Dataset content:

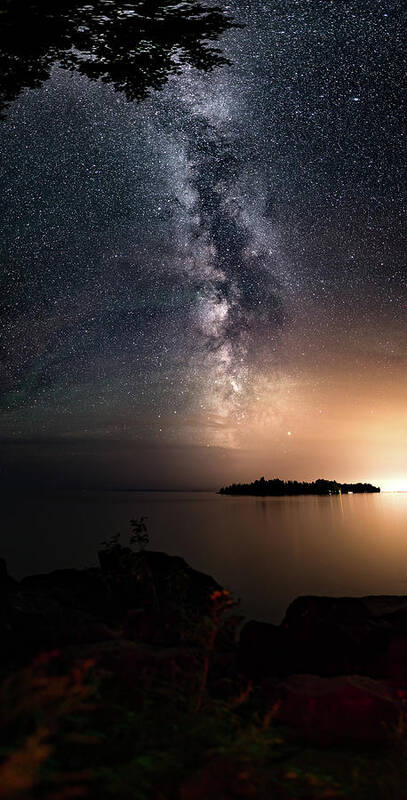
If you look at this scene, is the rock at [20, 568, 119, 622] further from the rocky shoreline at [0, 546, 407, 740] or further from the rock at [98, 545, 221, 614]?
the rock at [98, 545, 221, 614]

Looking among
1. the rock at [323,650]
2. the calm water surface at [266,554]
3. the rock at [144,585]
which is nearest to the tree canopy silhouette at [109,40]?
the rock at [144,585]

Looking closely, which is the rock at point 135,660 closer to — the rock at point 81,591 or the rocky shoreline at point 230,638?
the rocky shoreline at point 230,638

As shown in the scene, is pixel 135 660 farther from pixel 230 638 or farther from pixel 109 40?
pixel 109 40

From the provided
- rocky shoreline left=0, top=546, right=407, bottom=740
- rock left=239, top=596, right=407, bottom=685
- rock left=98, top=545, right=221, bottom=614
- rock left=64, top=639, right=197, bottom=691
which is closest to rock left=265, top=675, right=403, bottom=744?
rocky shoreline left=0, top=546, right=407, bottom=740

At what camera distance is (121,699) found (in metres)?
5.82

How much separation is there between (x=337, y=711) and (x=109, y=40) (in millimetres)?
12832

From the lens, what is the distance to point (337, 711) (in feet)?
21.6

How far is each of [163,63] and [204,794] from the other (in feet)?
44.1

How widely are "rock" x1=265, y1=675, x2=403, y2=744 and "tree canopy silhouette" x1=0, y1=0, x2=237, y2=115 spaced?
464 inches

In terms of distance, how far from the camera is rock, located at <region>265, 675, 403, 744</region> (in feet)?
21.4

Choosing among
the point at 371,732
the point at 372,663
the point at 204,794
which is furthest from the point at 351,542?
the point at 204,794

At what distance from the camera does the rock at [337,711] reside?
257 inches

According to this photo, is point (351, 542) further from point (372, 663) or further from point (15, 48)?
point (15, 48)

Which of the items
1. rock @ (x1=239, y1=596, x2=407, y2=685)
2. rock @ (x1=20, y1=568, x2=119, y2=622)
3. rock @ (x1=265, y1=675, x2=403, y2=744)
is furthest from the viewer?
rock @ (x1=20, y1=568, x2=119, y2=622)
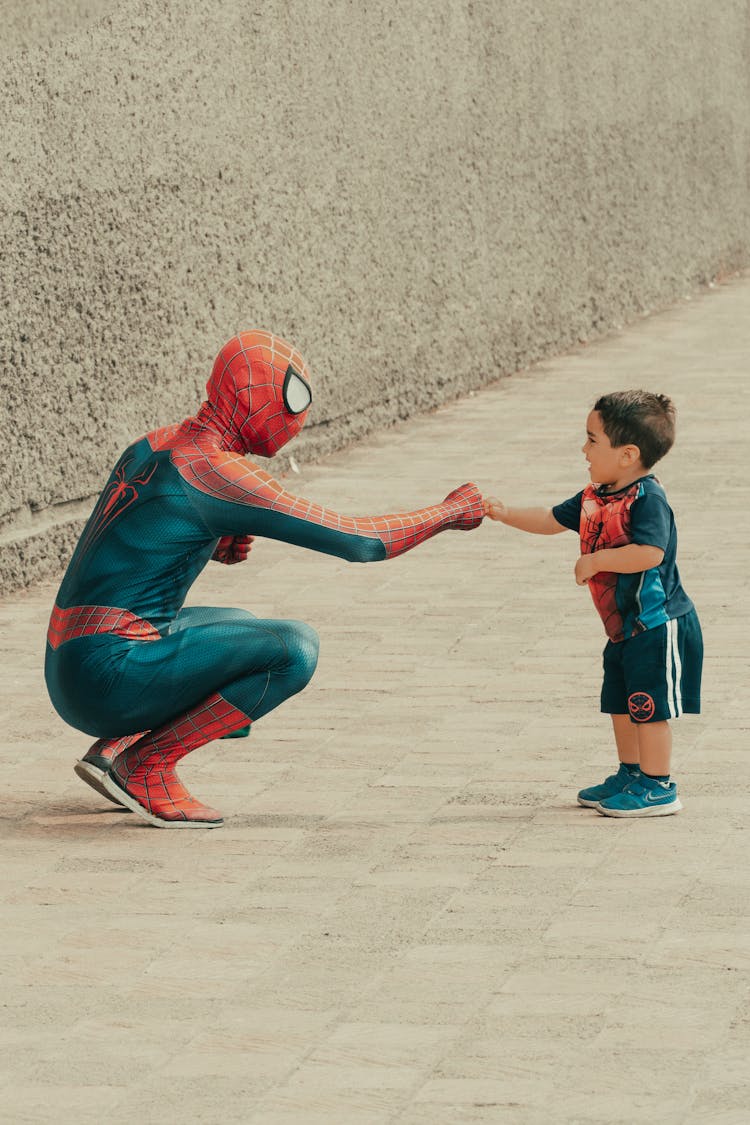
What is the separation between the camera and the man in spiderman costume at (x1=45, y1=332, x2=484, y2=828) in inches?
190

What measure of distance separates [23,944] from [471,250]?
798 centimetres

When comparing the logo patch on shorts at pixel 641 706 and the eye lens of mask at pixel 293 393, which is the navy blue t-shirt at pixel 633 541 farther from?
the eye lens of mask at pixel 293 393

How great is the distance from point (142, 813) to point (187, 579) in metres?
0.62

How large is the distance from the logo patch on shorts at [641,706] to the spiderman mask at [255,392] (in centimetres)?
112

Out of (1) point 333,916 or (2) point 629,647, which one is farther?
(2) point 629,647

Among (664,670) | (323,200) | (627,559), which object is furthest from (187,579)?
(323,200)

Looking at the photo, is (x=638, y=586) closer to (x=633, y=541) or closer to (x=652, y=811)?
(x=633, y=541)

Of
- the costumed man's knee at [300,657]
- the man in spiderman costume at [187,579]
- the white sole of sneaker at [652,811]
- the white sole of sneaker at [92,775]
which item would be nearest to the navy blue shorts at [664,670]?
the white sole of sneaker at [652,811]

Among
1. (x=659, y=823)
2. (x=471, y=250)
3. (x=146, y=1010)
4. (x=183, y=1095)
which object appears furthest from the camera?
(x=471, y=250)

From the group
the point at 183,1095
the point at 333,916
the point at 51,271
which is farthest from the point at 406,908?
the point at 51,271

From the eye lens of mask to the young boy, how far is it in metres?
0.74

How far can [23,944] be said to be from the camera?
421 cm

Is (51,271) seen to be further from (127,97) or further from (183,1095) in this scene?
(183,1095)

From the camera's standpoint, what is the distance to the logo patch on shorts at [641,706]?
4.86 metres
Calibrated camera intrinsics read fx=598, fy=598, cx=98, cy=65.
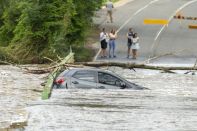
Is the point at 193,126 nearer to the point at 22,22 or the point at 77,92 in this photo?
the point at 77,92

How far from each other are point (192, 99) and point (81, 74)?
4.41 m

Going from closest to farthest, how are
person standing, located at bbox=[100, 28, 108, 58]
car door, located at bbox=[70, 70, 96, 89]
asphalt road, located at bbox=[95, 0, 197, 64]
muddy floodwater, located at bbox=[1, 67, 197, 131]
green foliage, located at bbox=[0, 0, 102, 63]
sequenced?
muddy floodwater, located at bbox=[1, 67, 197, 131] → car door, located at bbox=[70, 70, 96, 89] → green foliage, located at bbox=[0, 0, 102, 63] → person standing, located at bbox=[100, 28, 108, 58] → asphalt road, located at bbox=[95, 0, 197, 64]

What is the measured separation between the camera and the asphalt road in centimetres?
3669

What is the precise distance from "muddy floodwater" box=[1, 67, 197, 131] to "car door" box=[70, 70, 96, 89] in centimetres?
71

Given task: Can you reproduce every item above word for word, leaving out the pictures?

Expected answer:
If you look at this scene, is the rock at [20, 568, 119, 622] further from the rocky shoreline at [0, 546, 407, 740] or further from the rock at [98, 545, 221, 614]?
the rock at [98, 545, 221, 614]

Looking among
1. the rock at [323,650]
2. the calm water surface at [266,554]
3. the rock at [144,585]
which is nearest to the tree canopy silhouette at [109,40]?
the rock at [144,585]

Looking closely, which is the rock at point 135,660 closer to — the rock at point 81,591 or the rocky shoreline at point 230,638?
the rocky shoreline at point 230,638

As shown in the scene, is pixel 135 660 farther from pixel 230 638 or farther from pixel 109 40?
pixel 109 40

From the provided
- rocky shoreline left=0, top=546, right=407, bottom=740
- rock left=239, top=596, right=407, bottom=685
- rock left=98, top=545, right=221, bottom=614
- rock left=64, top=639, right=197, bottom=691
which is closest to rock left=265, top=675, right=403, bottom=744?
rocky shoreline left=0, top=546, right=407, bottom=740

At what camera distance is (121,699) found (in metres)?
5.82

How much separation is there between (x=337, y=711) and (x=109, y=40) (in millimetres)?
12832

From the lens, what is the distance to point (337, 711) (in feet)?
21.6

How far is each of [163,63] and [204,794] from the other (in feet)?
44.1

How widely are "rock" x1=265, y1=675, x2=403, y2=744 and "tree canopy silhouette" x1=0, y1=0, x2=237, y2=115 spaced?
464 inches

In terms of distance, how far from the camera is rock, located at <region>265, 675, 403, 744</region> (in feet)?
21.4

Choosing among
the point at 371,732
the point at 372,663
the point at 204,794
which is furthest from the point at 351,542?
the point at 204,794

At what distance from the camera does the rock at [337,711] reside?
257 inches

According to this photo, is point (351, 542) further from point (372, 663) or further from point (15, 48)?
point (15, 48)

Which of the items
1. rock @ (x1=239, y1=596, x2=407, y2=685)
2. rock @ (x1=20, y1=568, x2=119, y2=622)
3. rock @ (x1=265, y1=675, x2=403, y2=744)
is furthest from the viewer?
rock @ (x1=20, y1=568, x2=119, y2=622)
What is the separation between the camera and the man in spiderman costume at (x1=45, y1=332, x2=484, y2=828) in inches?
190

What measure of distance separates [23,944] from [471,250]?
798 centimetres

When comparing the logo patch on shorts at pixel 641 706 and the eye lens of mask at pixel 293 393, which is the navy blue t-shirt at pixel 633 541 farther from?
the eye lens of mask at pixel 293 393

How great is the distance from point (142, 813) to point (187, 579) in metres?
0.62

How large is the distance from the logo patch on shorts at [641,706] to the spiderman mask at [255,392] (in centimetres)?
112

Out of (1) point 333,916 or (2) point 629,647, which one is farther?
(2) point 629,647

Among (664,670) | (323,200) | (627,559), which object is furthest from (187,579)?
(323,200)

Looking at the photo, is (x=638, y=586) closer to (x=633, y=541) or closer to (x=652, y=811)?
(x=633, y=541)

Of
- the costumed man's knee at [300,657]
- the man in spiderman costume at [187,579]
- the white sole of sneaker at [652,811]
- the white sole of sneaker at [92,775]
which item would be nearest to the navy blue shorts at [664,670]?
the white sole of sneaker at [652,811]

Among
1. (x=659, y=823)
2. (x=471, y=250)
3. (x=146, y=1010)
4. (x=183, y=1095)
which object appears furthest from the camera?
(x=471, y=250)

From the group
the point at 183,1095
the point at 333,916
the point at 51,271
which is farthest from the point at 406,908?
the point at 51,271

From the eye lens of mask to the young boy, how far is it in metres?
0.74

How far can [23,944] be said to be from the camera?
421 cm

Is (51,271) seen to be further from (127,97) or further from (183,1095) in this scene?
(183,1095)

From the camera's standpoint, what is the distance to the logo patch on shorts at [641,706]?
4.86 metres
Calibrated camera intrinsics read fx=598, fy=598, cx=98, cy=65.
Is the point at 193,126 nearer to the point at 22,22 or the point at 77,92 in this photo?
the point at 77,92

How far from each other are point (192, 99) and point (81, 74)?
4.41 m

Going from closest to farthest, how are
person standing, located at bbox=[100, 28, 108, 58]
car door, located at bbox=[70, 70, 96, 89]
asphalt road, located at bbox=[95, 0, 197, 64]
muddy floodwater, located at bbox=[1, 67, 197, 131]
green foliage, located at bbox=[0, 0, 102, 63]
sequenced?
muddy floodwater, located at bbox=[1, 67, 197, 131] → car door, located at bbox=[70, 70, 96, 89] → green foliage, located at bbox=[0, 0, 102, 63] → person standing, located at bbox=[100, 28, 108, 58] → asphalt road, located at bbox=[95, 0, 197, 64]

What is the measured separation between the camera and the asphalt road in centimetres?
3669

What is the precise distance from "muddy floodwater" box=[1, 67, 197, 131] to "car door" box=[70, 70, 96, 89] in centimetres?
71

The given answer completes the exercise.